Paunio M, Peltola H, Valle M, Davidkin I, Virtanen M, Heinonen OP. Department of Public
health, University of Helsinki, Finland.
Explosive school-based measles outbreak: intense exposure may have resulted in high risk, even among revaccinees.
American Journal of Epidemiology 1998 Vol. 148, No. 11: 1103-1110.
Even high levels of measles vaccination coverage have not always prevented outbreaks of measles spread by airborne transmission. It has been suggested that a large inoculum might increase vaccine failure risk. Airbome transmission might occasionally entail a large measles inoculum. The epidemiologic relevance of measles among properly vaccinated persons (i.e., those vaccinated after 15 months of age and with live attenuated virus) is increased when they become contagious.
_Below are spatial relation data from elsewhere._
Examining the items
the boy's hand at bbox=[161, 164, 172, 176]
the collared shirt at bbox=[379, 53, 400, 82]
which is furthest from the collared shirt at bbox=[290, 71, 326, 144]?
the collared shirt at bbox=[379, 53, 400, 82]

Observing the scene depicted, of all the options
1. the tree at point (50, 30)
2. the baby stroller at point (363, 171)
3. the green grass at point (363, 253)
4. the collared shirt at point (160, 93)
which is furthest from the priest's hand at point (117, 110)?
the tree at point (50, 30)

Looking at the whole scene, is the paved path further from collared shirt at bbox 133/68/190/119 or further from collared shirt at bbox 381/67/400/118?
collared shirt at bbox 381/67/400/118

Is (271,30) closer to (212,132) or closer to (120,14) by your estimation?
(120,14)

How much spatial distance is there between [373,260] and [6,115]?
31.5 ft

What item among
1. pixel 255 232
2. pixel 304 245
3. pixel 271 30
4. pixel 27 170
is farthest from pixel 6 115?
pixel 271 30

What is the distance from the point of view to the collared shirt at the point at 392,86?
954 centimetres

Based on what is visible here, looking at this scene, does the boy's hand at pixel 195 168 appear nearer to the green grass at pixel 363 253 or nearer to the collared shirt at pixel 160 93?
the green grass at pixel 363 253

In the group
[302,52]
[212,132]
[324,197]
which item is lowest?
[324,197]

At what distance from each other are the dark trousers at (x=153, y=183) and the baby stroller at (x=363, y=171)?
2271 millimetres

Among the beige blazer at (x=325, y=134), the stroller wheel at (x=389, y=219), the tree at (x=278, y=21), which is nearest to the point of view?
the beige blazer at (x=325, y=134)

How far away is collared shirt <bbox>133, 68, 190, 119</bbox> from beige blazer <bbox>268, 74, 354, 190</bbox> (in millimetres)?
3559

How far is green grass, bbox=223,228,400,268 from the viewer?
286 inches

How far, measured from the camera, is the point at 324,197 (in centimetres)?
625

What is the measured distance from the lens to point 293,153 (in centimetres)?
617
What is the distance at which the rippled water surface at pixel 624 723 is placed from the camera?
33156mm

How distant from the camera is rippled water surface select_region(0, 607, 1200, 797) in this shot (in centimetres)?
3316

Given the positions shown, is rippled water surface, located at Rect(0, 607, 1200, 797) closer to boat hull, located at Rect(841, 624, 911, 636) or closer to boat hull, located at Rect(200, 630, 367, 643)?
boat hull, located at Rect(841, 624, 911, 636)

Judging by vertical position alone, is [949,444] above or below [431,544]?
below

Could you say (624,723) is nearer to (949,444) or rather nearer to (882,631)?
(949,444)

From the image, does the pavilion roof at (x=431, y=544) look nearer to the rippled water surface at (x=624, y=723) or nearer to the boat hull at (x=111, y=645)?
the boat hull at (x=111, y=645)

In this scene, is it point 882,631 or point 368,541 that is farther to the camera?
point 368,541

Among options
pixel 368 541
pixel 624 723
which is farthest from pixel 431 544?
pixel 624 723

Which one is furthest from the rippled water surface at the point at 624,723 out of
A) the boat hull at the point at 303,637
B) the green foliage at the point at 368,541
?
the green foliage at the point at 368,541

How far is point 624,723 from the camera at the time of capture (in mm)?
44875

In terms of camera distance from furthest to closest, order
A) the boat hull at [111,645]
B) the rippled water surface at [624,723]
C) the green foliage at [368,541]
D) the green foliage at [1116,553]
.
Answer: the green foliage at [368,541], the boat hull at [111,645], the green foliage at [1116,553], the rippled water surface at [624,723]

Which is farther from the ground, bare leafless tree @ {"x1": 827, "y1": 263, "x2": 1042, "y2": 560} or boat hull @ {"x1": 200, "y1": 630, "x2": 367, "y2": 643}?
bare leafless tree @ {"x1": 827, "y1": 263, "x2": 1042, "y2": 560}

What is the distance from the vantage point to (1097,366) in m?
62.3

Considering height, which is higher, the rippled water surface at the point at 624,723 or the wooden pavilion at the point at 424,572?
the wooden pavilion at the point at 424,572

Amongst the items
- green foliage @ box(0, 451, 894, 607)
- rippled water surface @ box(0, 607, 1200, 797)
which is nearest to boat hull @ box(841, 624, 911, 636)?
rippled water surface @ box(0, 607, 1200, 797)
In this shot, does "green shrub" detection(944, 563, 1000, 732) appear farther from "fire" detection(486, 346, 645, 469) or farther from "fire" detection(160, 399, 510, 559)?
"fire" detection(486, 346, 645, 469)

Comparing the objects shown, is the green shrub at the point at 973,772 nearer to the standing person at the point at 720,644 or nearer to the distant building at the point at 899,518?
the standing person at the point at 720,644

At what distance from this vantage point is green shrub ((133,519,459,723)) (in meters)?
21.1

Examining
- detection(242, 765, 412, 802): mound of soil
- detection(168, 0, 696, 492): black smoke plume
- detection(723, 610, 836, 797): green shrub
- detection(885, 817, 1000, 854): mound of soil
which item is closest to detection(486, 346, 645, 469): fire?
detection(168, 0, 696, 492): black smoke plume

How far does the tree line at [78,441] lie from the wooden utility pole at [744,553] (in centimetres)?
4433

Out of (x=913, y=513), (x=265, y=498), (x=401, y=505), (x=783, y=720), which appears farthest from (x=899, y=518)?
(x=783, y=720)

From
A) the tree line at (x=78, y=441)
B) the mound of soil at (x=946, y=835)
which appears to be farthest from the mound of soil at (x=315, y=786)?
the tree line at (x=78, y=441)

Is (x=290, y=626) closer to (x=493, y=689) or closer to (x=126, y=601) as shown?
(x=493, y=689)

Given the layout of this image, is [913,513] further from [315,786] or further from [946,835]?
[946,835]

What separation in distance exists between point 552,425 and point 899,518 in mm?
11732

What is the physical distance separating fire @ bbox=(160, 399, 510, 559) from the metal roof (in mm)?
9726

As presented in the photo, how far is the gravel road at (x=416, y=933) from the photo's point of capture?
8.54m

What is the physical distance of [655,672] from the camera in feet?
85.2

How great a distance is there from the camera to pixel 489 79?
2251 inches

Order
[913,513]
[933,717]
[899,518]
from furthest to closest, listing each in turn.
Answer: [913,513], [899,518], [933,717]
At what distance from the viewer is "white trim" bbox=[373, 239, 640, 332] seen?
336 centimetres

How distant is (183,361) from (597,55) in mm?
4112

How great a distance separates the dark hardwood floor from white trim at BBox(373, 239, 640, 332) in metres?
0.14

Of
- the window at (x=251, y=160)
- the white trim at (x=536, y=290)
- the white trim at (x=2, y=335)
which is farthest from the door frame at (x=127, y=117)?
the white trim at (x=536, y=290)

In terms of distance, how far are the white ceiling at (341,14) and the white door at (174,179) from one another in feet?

The authors studied inoculum intensities as measured by proxy variables and the contagiousness of properly vaccinated persons who contracted measles among 51 measles patients infected in one school, at home, or elsewhere, utilizing preexisting records of measles cases and 214 healthy controls from an explosive school outbreak that occurred in a rural Finnish municipality in 1989. One "super-spreader" infected 22 others in one day, including eight once-vaccinated students and one twice-vaccinated student, probably during an assembly of 144 students in a poorly ventilated hallway with no sunlight. Those infected later at home had high measles risk, even if they were revaccinees. When siblings shared a bedroom with a measles case, a 78 percent risk (seven out of nine children) was observed among vaccinees. Vaccinees had approximately 2 days' shorter incubation time than unvaccinated persons. Vaccinated and unvaccinated students were equally able to infect their siblings. Total protection against measles might not be achievable, even among revaccinees, when children are confronted with intense exposure to measles virus.
In this outbreak, an attempt has been made by the authors to blame this "explosive outbreak" to an "intense exposure" to a measles inoculum and the existence of a "super-spreader". Bottom line is revaccination does not prevent measles, and quite how you can establish an "intense exposure" is not scientifically validated as a reasonable explanation - its speculation. Vaccinated and unvaccinated students were equally able to infect their siblings. So vaccination does not prevent the disease, nor does it prevent the transmission of disease through the vaccinated. Being "vaccinated" does not equate to being "immunized" - read it here, they are two separate things, despite the fact that "immunization" is used in the mass-marketing of vaccines.